Zoro looked less in pain, but still terribly wrong. Wrong in the way that Sanji couldn’t even fix his eyes in him for too much when all he wanted was to look. To check his heart didn’t stop, that his chest raised rhythmically. 

Something was wrong with him to Sanji’s eyes, and he was almost convinced it was just his stupid hurt feelings making his vision unreliable. How unfair, how deeply unfair. 

“Fuck you.” He said, feeling the lack of response like a punch. “Do you need the attention this much? Couldn’t let anyone else be the hero, huh?”

Zoro breathed shallowly, the monitor beeping steadily.  How hard would it be to find another decent chef? In these waters, not much. It didn’t need to get to these lengths. This was unnecessary

“I’m not–” Sanji had to cut himself. He stood, looming over Zoro and speaking through gritted teeth. “I’m not cooking you a goodbye party, are you listening?” His eyes darted over his features, looking for a fraction of a reaction. “I’m not cooking for your funeral, I hope you have that clear.”

And that’s when Sanji saw it. Them. Two.

Dangling from a bandaged ear, golden and deeply wrong because they missed one. 

Sanji froze. The uneven gleam of the metal caught the light of the candle Chopper had lit by his desk. It was wrong in a way that knotted his stomach and made his hands, gripping the edge of the bed, twitch.

They were always there, swaying with every moment, glinting with the light, chiming gently with every step Zoro took. One being lost made the same sense as one of his katanas being gone. It just didn’t. 

He dropped back into the chair, that creaked under his weight. He couldn’t help but let his mind race, jumping from memory to memory. How his eyes would always drift there, to that particular spot, mid-fight or mid-drink, and he would wonder if they’d feel cold against his palm if he ever dared to reach out.

It was one of his little silent obsessions, one of those compulsions he would rather die than voice out. Zoro and his thing with the number three. It made Sanji stare and get frustrated, trying to discern if it was just a fashion choice or if his earrings were what his hat was to Luffy.

He didn’t know, he never guessed and of course he never asked, but just the thought of them being that important had him standing. His eyes flicked back to the empty space where the third earring should’ve been, and something sharp lodged itself in his gut. He told himself it was anger—that it was just frustration at Zoro for being so stupid, for throwing himself into danger like it was a sport. But it didn’t feel like anger.

It felt like loss.

Before he even processed it, he was getting out of the infirmary. Sitting there was not possible anymore, not with Zoro looking so wrong, so incomplete.

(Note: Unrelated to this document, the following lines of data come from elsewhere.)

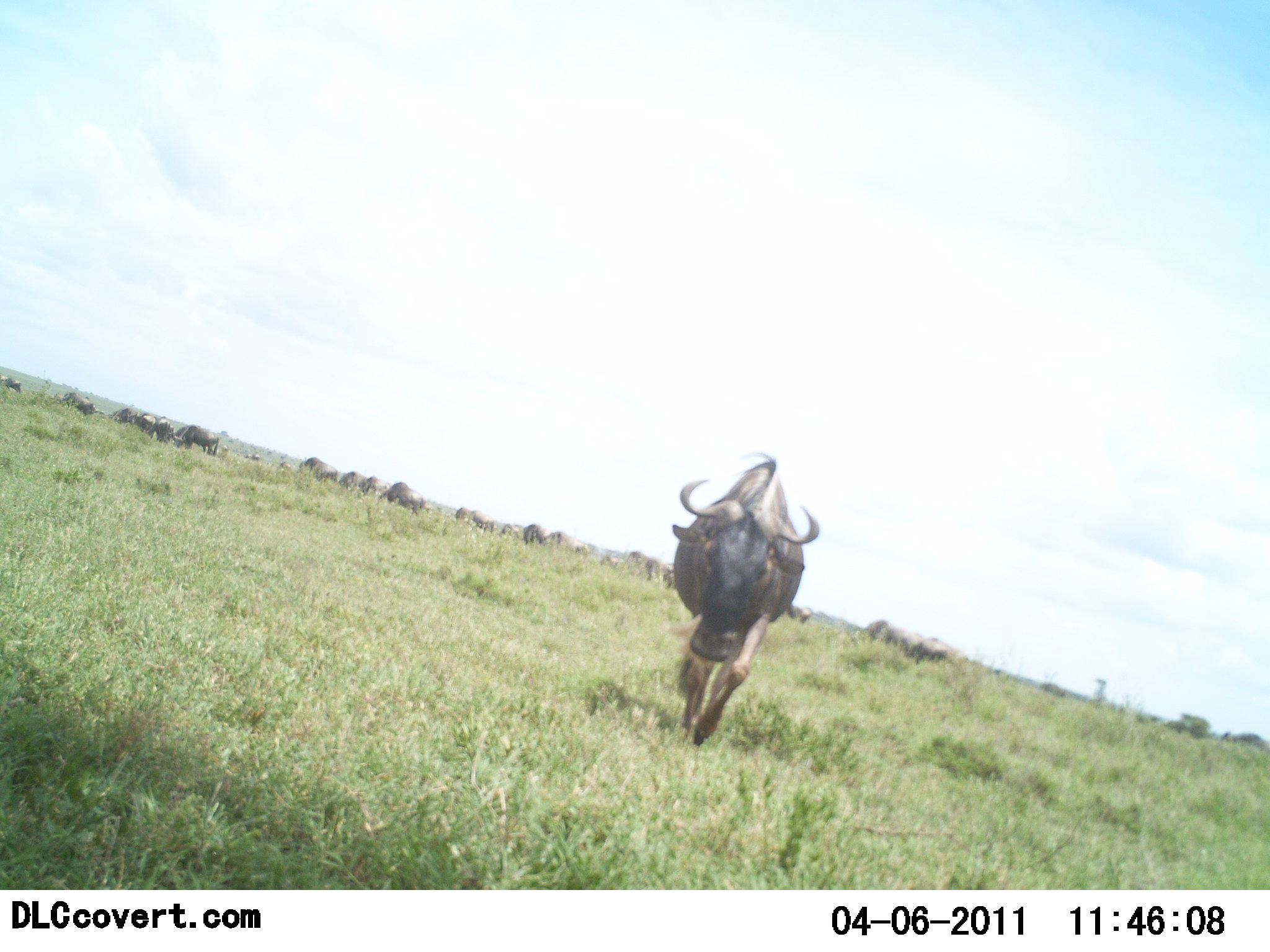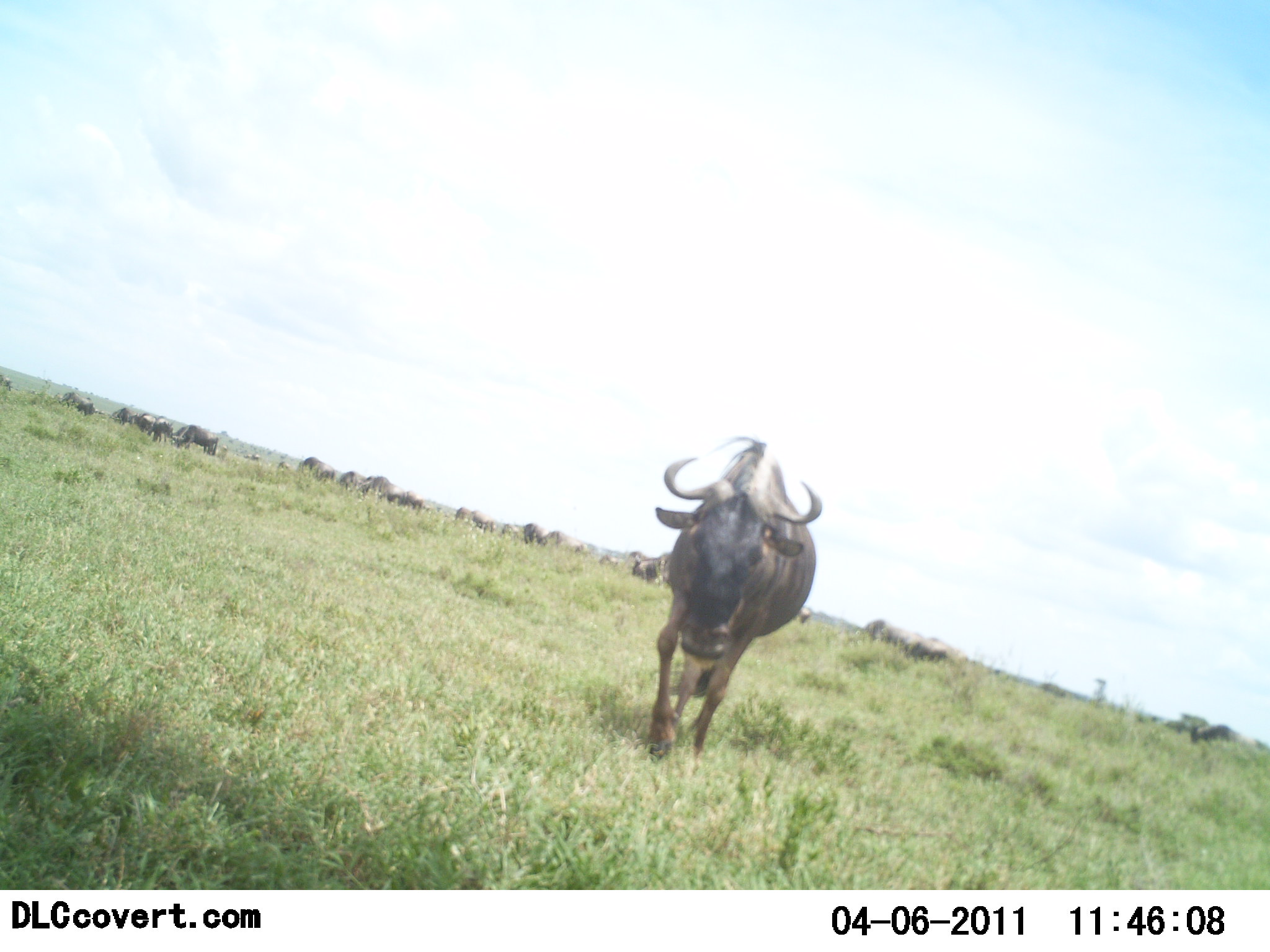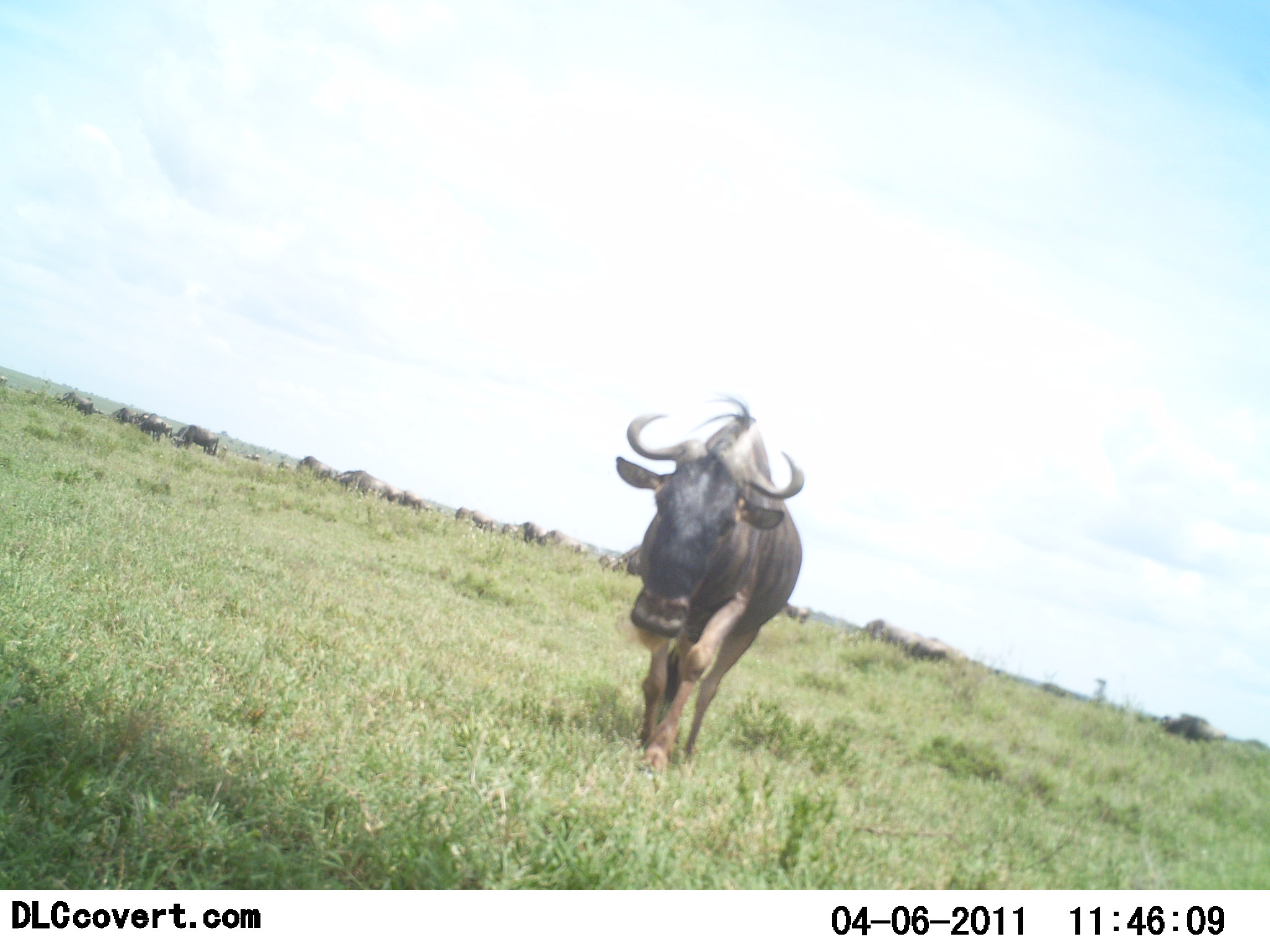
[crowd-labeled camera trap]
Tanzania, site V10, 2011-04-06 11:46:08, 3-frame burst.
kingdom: Animalia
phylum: Chordata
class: Mammalia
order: Artiodactyla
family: Bovidae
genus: Connochaetes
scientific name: Connochaetes taurinus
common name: blue wildebeest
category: wildebeest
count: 11-50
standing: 45%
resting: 0%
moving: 100%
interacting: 0%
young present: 0%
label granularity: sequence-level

Luckily, Chopper was already on his way back, and Sanji didn’t need to explain too much when they crossed paths. He stepped on the railing, eyes gazing across the huge horizon of Thriller Bark, and jumped until stepping back on the crumbling terrain of the castle. 

Maybe the mosshead would wake up and mock him for caring, but the thought of sailing away and leaving that little piece of Zoro behind between the rubble, in this abandoned ship, gnawed at him like a life or death urgency. 

He couldn’t face Kuma, he couldn’t protect his crew, his rival, but he wasn’t leaving without the earring.